• **Material shown**:
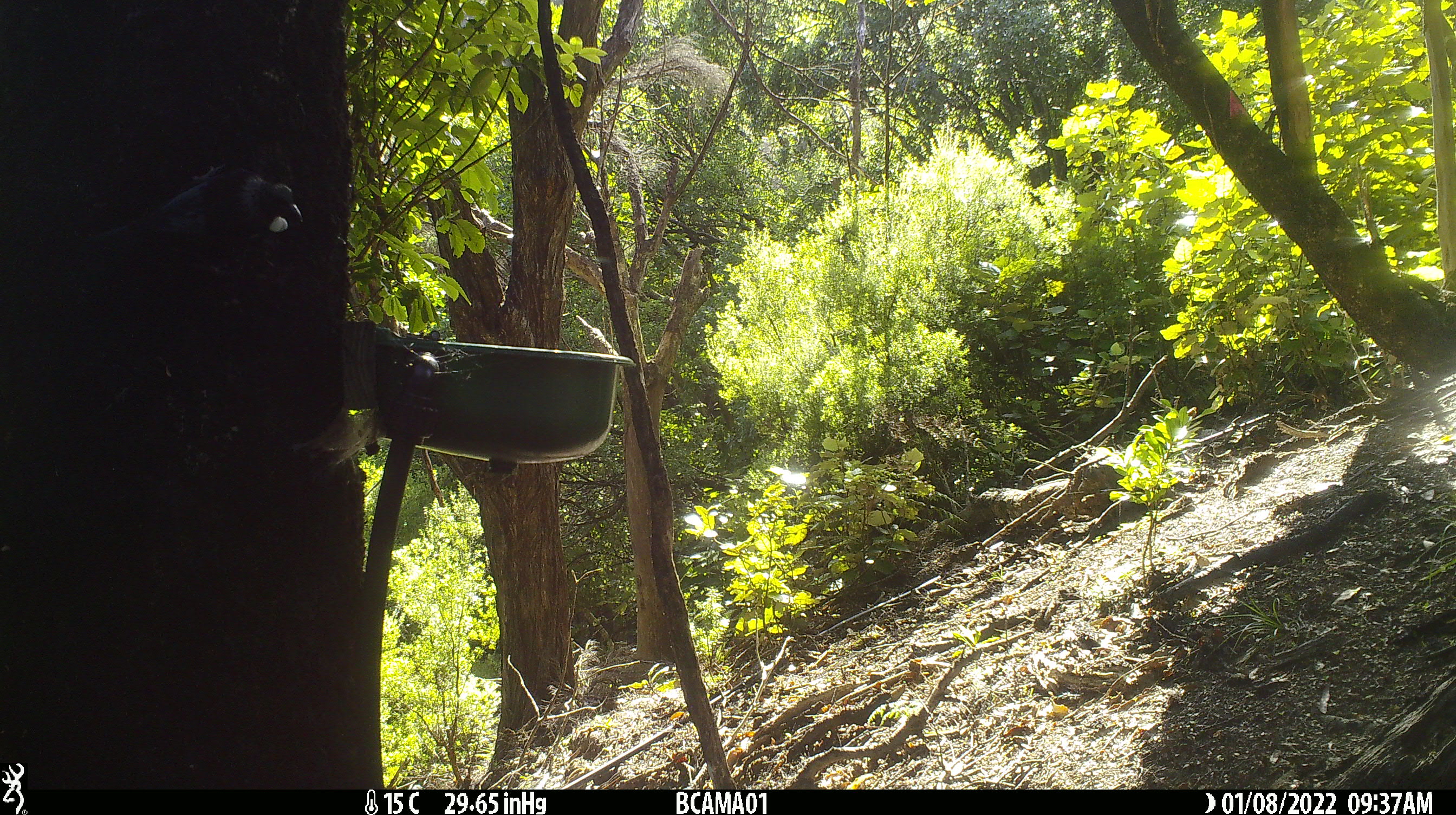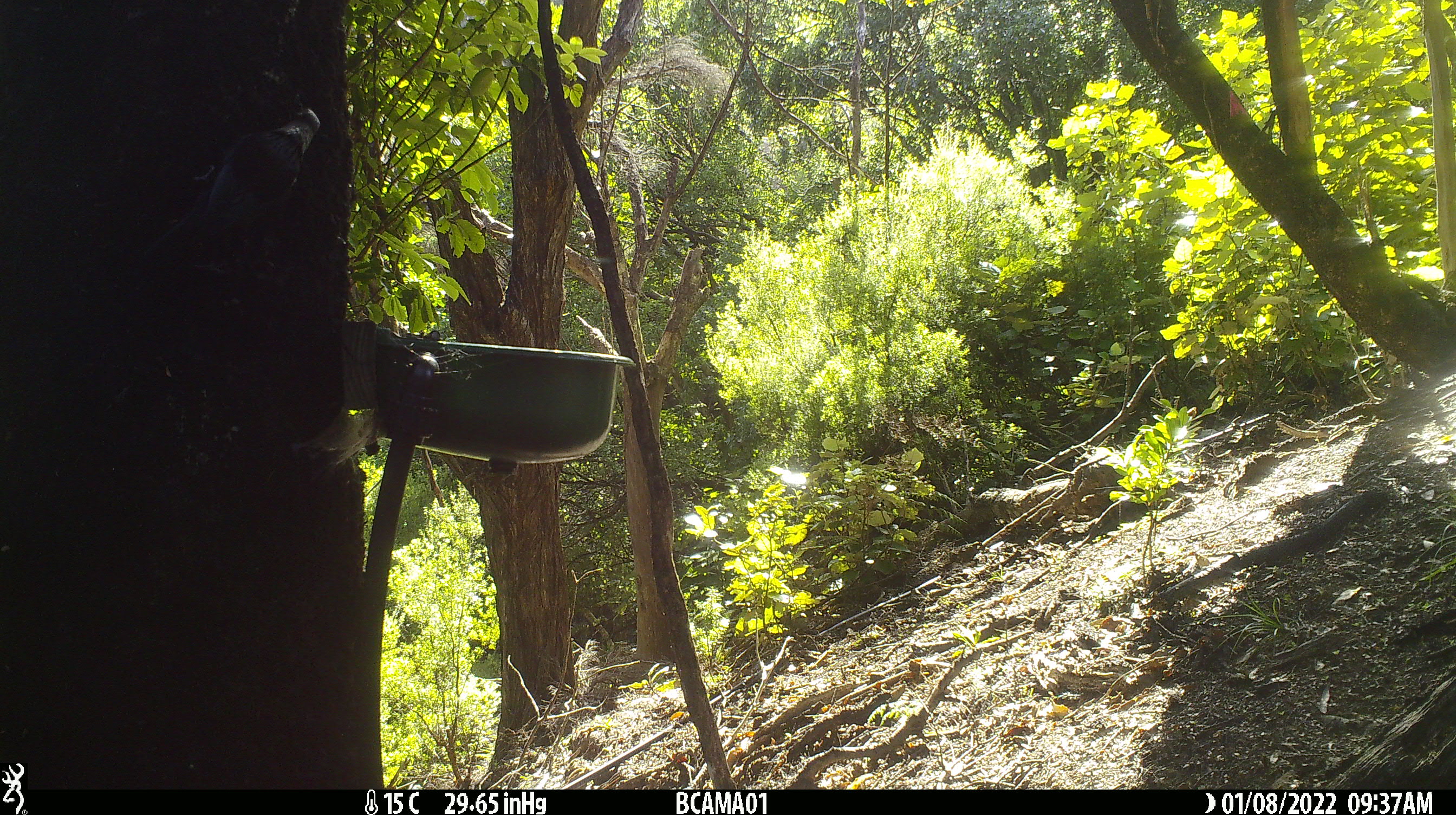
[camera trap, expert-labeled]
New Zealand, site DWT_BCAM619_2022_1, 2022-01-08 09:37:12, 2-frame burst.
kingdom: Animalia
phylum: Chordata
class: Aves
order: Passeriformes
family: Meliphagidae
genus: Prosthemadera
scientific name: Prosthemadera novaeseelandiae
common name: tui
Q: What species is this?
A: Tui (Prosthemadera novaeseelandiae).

• **Required action**:
Exclude every picture, then reproduce the remaining data character for character.

• **Reply to the exercise**:
[camera trap, expert-labeled]
New Zealand, site DWT_BCAM619_2022_1, 2022-01-08 09:37:12, 2-frame burst.
kingdom: Animalia
phylum: Chordata
class: Aves
order: Passeriformes
family: Meliphagidae
genus: Prosthemadera
scientific name: Prosthemadera novaeseelandiae
common name: tui
Q: What species is this?
A: Tui (Prosthemadera novaeseelandiae).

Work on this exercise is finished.